When do GCSE exams take place?

GCSE exams are usually held from mid-May to mid-June. Schools usually allow students to go on study leave a week or two before their exams, so they are not expected to attend normal lessons and revise. Check with your child’s school for the exact dates.

When will we receive the results? 

GCSE results day is usually the third Thursday of August. Your child’s school will let you know how they will receive their results.


CATs stands for Cognitive Abilities Tests. They are not compulsory assessments but are used in about half of secondary/post-primary schools to assess children’s abilities to think in particular ways including understanding, memory, reasoning and decision-making. 

This helps teachers to get a more rounded view of each child’s abilities so they can see what each child’s academic potential might be, as well as to identify areas that may need additional support.

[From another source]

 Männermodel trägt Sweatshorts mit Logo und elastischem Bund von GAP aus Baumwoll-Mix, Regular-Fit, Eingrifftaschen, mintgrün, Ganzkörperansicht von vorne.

When will my child take CATs?

CATs can be taken at any age up to 17. Schools arrange them independently, so there’s no particular date for the test. Your child’s school might not even use them, although many secondary/post-primary schools find them helpful to stream children into sets for certain subjects.

What does the assessment entail?

Children are asked to think through certain problems and apply logic or connect basic facts to arrive at the correct solution. 

The questions are multiple-choice with five potential answers, and they can be completed on paper or on a computer. Each part of the test is examined for 45 minutes.

Can I see the results?

CATs are marked externally and the results returned to the school. Teachers use the results to identify pupils’ abilities in four areas:

  • Verbal reasoning (thinking with words)
  • Quantitative reasoning (thinking with numbers)
  • Non-verbal reasoning (thinking with shapes and space)
  • Spatial ability (thinking with visual images)

Results aren’t published anywhere, although some schools will buy individual reports for parents that explain each child’s results and suggest ways to support their learning at home.

What if my child’s CATs results aren’t that great?

Don’t worry! Most schools use CATs to identify areas that require further work and arrange for additional support. If you are concerned by your child’s CATs results, talk to their teacher in the first instance.